TASK MATERIAL:

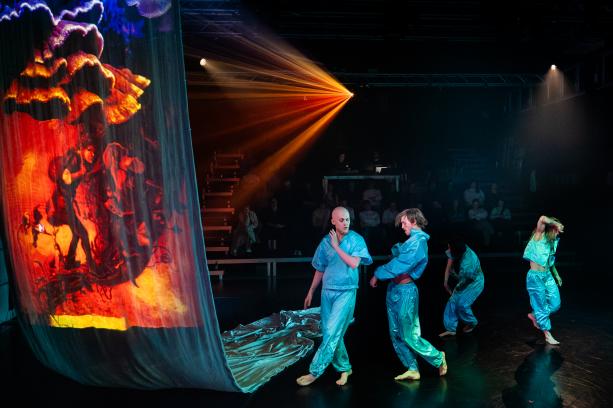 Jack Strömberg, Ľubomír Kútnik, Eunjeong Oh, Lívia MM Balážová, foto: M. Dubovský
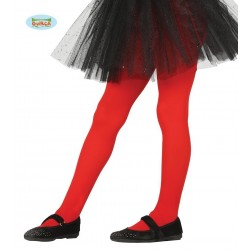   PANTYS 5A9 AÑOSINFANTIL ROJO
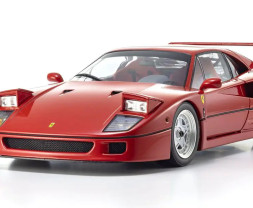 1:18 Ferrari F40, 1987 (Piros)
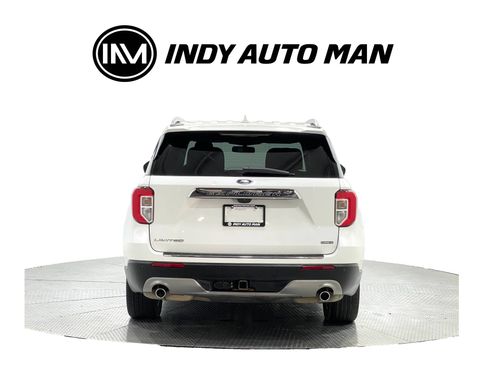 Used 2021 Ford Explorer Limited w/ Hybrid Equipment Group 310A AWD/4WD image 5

---

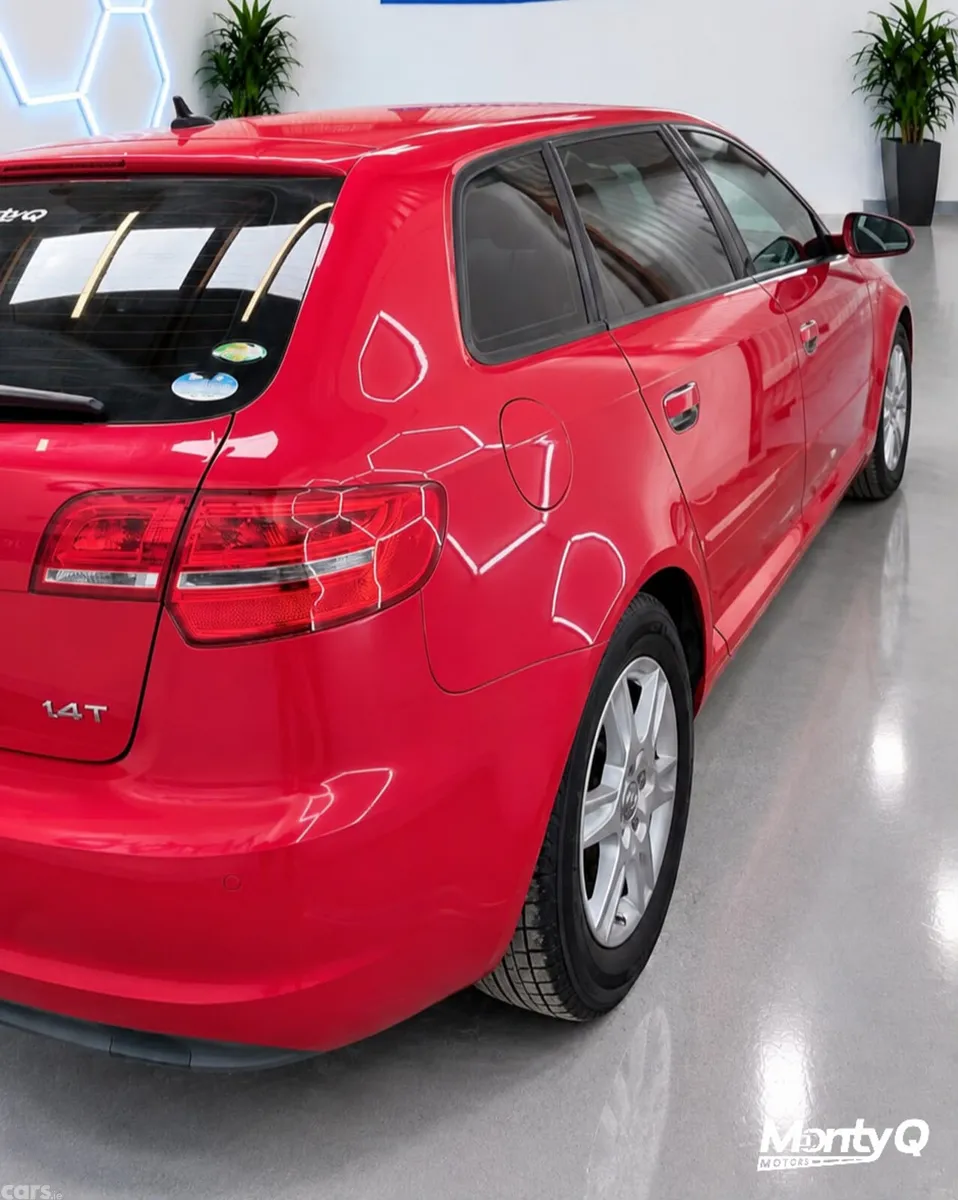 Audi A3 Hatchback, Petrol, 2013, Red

...

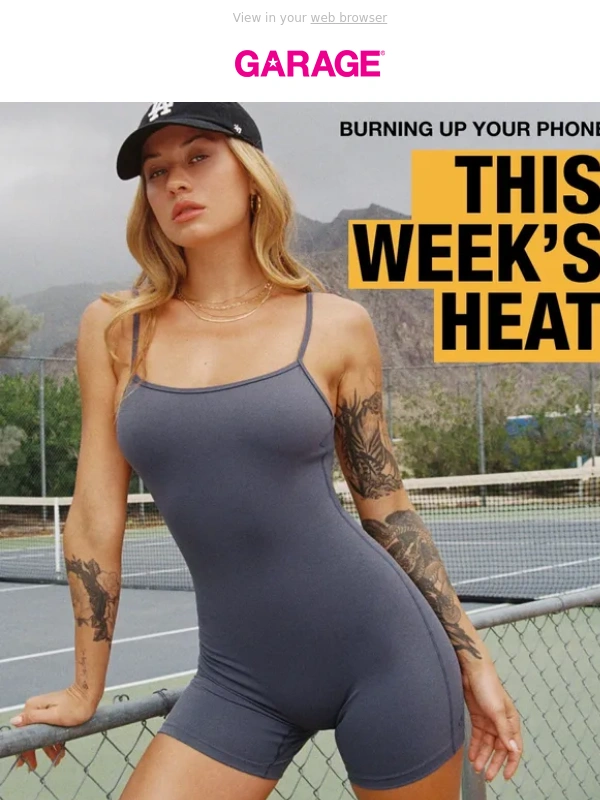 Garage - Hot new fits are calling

WHAT YOU ARE ASKED TO DO:
Nothing but the lines from the one with "Jack Strömberg, Ľubomír" to the one with "Used 2021 Ford" above, both included, should be transcribed, exactly and without pictures.

RESULT FOR THIS TASK:
 Jack Strömberg, Ľubomír Kútnik, Eunjeong Oh, Lívia MM Balážová, foto: M. Dubovský
   PANTYS 5A9 AÑOSINFANTIL ROJO
 1:18 Ferrari F40, 1987 (Piros)
 Used 2021 Ford Explorer Limited w/ Hybrid Equipment Group 310A AWD/4WD image 5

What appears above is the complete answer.